# Given passage
>>>>>

When you talk to potato farmers here in the Netherlands they will tell you that the weather in 2017 was special. The start was good then we had a dry spell, especially in the south of the Netherlands and Belgium and crops were lagging behind. During summer the weather was favorable for production and crops were growing well. In September however we had heavy rain showers and in large parts of the country and potato fields were flooded for a shorter or longer time. Those of you who visited ‘PotatoEurope’ were able to experience this in person. Last year the weather was also special the spring was too cold and in June potato crops were damaged in the south east by hail and rain storms.
Actually as long as I remember, every year had special weather, sometimes early in the year, sometimes in the summer and sometimes late in the season. Not always affecting the potato crop but it often does. Crops are flooded and rotting, crops are too dry and damaged by drought, hail storms destroy the foliage etc. The last decennia the more extreme weather conditions are attributed to climate change. By studying this climate change can we better deal with this weather in the future?
In this discussion we have to define the difference between climate and weather because these two are often mixed up. Weather is defined as the state of the atmosphere at a particular place and time as regards heat, cloudiness, dryness, sunshine, wind, rain, etc. Climate however is defined as the generally prevailing weather conditions of a region, throughout the year, averaged over a series of years. For this period often a period of 30 years is taken. So by its definition climate will be less extreme than weather because it is an average of this weather.
The majority of scientist are agreeing that climate has been changing over the last decades and will change the coming decades. In potato science different authors have made studies about potato production and climate change (Daccache, Weatherhead, Stalham, & Knox, 2011; Haverkort & Verhagen, 2008; Hijmans, 2003). They all conclude that the average conditions for potato production are improving in North-west Europe. Theoretically the growing season will become longer, there will be less days with frost, higher temperatures which are favorable for potato growth in spring and autumn. They also agree that North western Europe is going to be dryer. The third aspect of climate change is that there will be more and heavier rain showers during the growing season. How does this help the farmer who has to deal with the day to day weather?

<<<<<

# Information provided
>>>>>

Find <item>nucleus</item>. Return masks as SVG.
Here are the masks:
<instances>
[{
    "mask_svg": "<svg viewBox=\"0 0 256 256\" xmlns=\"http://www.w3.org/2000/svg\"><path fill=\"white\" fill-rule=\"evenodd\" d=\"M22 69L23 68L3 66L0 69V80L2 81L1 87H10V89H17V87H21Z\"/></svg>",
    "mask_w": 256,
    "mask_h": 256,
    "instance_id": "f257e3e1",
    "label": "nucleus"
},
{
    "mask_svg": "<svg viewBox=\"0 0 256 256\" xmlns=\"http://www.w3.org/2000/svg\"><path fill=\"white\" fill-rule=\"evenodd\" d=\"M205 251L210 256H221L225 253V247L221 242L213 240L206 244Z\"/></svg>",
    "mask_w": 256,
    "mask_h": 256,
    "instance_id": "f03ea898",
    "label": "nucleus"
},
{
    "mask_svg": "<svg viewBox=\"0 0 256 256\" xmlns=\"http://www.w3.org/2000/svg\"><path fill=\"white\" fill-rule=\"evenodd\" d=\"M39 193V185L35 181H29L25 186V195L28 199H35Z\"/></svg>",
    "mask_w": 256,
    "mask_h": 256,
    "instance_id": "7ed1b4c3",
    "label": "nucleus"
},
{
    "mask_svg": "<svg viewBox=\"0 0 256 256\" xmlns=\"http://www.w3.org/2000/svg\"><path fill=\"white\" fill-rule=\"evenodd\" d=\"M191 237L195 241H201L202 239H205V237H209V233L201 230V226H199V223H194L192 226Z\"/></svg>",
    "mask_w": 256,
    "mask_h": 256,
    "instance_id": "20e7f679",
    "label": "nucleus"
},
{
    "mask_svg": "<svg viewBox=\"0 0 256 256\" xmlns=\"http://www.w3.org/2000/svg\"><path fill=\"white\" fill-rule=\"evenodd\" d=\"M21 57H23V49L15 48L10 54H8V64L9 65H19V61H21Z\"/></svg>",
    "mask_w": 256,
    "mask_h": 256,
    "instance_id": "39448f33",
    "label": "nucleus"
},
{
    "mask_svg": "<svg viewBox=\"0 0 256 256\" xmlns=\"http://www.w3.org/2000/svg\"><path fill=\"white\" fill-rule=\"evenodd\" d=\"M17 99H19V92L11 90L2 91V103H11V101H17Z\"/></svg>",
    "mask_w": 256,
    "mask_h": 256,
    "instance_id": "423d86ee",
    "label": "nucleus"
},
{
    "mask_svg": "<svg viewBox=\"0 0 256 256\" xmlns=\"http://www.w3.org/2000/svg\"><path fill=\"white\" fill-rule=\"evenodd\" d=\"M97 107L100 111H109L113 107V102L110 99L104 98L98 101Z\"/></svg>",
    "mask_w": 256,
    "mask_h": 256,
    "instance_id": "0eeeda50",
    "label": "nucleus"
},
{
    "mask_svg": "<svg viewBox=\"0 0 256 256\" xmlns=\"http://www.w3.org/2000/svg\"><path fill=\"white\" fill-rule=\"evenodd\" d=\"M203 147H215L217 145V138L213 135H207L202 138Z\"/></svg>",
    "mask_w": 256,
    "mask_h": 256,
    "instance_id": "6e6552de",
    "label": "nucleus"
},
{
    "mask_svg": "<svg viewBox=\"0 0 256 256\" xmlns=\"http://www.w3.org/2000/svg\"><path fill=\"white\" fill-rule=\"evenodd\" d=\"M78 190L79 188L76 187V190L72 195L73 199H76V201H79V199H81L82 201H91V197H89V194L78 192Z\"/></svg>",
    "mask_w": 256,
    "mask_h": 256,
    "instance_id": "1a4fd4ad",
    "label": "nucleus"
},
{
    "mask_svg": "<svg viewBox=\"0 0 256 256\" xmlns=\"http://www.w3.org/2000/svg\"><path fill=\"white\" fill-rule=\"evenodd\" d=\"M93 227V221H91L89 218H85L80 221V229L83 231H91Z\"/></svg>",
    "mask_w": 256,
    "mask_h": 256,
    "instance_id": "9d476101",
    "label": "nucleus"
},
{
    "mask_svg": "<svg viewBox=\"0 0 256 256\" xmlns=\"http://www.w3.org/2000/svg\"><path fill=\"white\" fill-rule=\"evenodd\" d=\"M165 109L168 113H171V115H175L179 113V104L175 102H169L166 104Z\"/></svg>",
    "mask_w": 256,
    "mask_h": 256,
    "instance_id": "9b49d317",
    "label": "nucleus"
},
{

<<<<<

# Objective
Transcribe the potato weather passage word for word, everything from "In this discussion" down to "of this weather.". These records were taken from a different source than the text above.

# Solution to this task
In this discussion we have to define the difference between climate and weather because these two are often mixed up. Weather is defined as the state of the atmosphere at a particular place and time as regards heat, cloudiness, dryness, sunshine, wind, rain, etc. Climate however is defined as the generally prevailing weather conditions of a region, throughout the year, averaged over a series of years. For this period often a period of 30 years is taken. So by its definition climate will be less extreme than weather because it is an average of this weather.